* PROBLEMA PLANTEADO
Según el pasaje seleccionado sobre Pompeya, ¿desde qué ciudad salió el tren que llevó a Pompeya?

Viajar no siempre significa desplazarse de un lugar a otro: a veces, viajar es atravesar dimensiones invisibles que nos devuelven a épocas que creíamos enterradas para siempre.

Eso fue lo que sentí cuando, en medio del calor sofocante del verano italiano, con mi hija al lado y con el corazón vibrando de emoción, puse un pie en Pompeya. Una ciudad que, aunque destruida hace más de dos milenios, sigue latiendo en cada piedra, en cada sombra y en cada silencio.

El camino hacia una ciudad inmortal

Llegar a Pompeya no fue sencillo. Como suele ocurrir con los viajes que marcan la memoria, hubo algo de odisea en el trayecto.

El tren que tomamos desde Nápoles estaba abarrotado, el sol de agosto parecía no darnos tregua y la sensación pegajosa del verano mediterráneo nos acompañó en cada minuto del trayecto. Pero al mismo tiempo, esa incomodidad tenía un sabor a aventura: estaba con mi hija, y juntas nos dirigíamos hacia un lugar que había habitado mis sueños de viajera durante años.

Cuando por fin llegamos, el calor seguía ahí, abrazándonos con fuerza, pero la emoción borró cualquier rastro de cansancio. Frente a nosotras se abría una ciudad petrificada en el tiempo, como si alguien hubiera presionado el botón de “pausa” en la historia. Ahí estaba Pompeya, intacta y devastada a la vez.

Regresar más de dos mil años atrás

Caminar por Pompeya es como viajar en una máquina del tiempo. No hace falta demasiada imaginación: basta con dejarse llevar por las calles de piedra para sentir que, en cualquier momento, aparecerán los antiguos habitantes haciendo sus compras en el mercado o charlando en las esquinas. Pero lo que realmente sobrecoge es recordar que todo esto quedó sepultado de un día para otro, cuando el Vesubio decidió rugir en el año 79 d.C.

Los cuerpos petrificados, moldeados por la lava y la ceniza, son un testimonio silencioso de aquel instante. Algunos permanecen en posiciones de dolor, otros parecen dormir. Están ahí, como si el tiempo hubiera decidido congelarlos en un gesto eterno. Estar frente a ellos es sentir un nudo en la garganta: es un recordatorio de lo efímera que puede ser la vida y de lo eterno que puede llegar a ser el recuerdo.

La majestuosidad de lo cotidiano

Lo que más me impresionó fue entrar en las casas que aún se conservan. No eran palacios grandiosos, sino hogares comunes, donde familias vivían, soñaban y discutían sobre lo mismo que seguimos discutiendo ahora: el trabajo, la vida, el amor. Las paredes aún muestran frescos coloridos, las cocinas guardan rastros de lo que fue el alimento de cada día, y las calles tienen marcas de las ruedas de los carros que pasaron hace dos mil años.

Un detalle curioso me llamó profundamente la atención: las puertas y marcos de entrada son notablemente más bajos de lo que acostumbramos hoy. Eso me hizo pensar en cómo la humanidad cambia físicamente con el tiempo, en cómo la estatura media de las personas de esa época era menor que la nuestra. Un detalle aparentemente pequeño, pero que me hizo sentir, aún más, la distancia que nos separa de ellos y, al mismo tiempo, la cercanía que nos une.

* ENTRADAS EXTRAÍDAS
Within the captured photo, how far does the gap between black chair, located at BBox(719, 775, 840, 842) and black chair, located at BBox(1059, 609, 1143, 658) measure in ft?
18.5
--
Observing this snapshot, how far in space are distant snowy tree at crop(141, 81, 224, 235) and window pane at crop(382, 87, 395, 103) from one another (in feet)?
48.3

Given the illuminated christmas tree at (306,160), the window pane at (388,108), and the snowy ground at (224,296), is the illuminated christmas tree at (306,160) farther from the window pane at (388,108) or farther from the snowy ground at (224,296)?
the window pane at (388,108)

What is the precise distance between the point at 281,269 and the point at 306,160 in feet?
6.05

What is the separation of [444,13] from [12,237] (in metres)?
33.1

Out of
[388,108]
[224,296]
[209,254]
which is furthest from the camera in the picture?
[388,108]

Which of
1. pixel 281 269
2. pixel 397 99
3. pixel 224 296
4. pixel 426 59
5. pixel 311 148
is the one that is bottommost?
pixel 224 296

* RESULTADO
Desde Nápoles.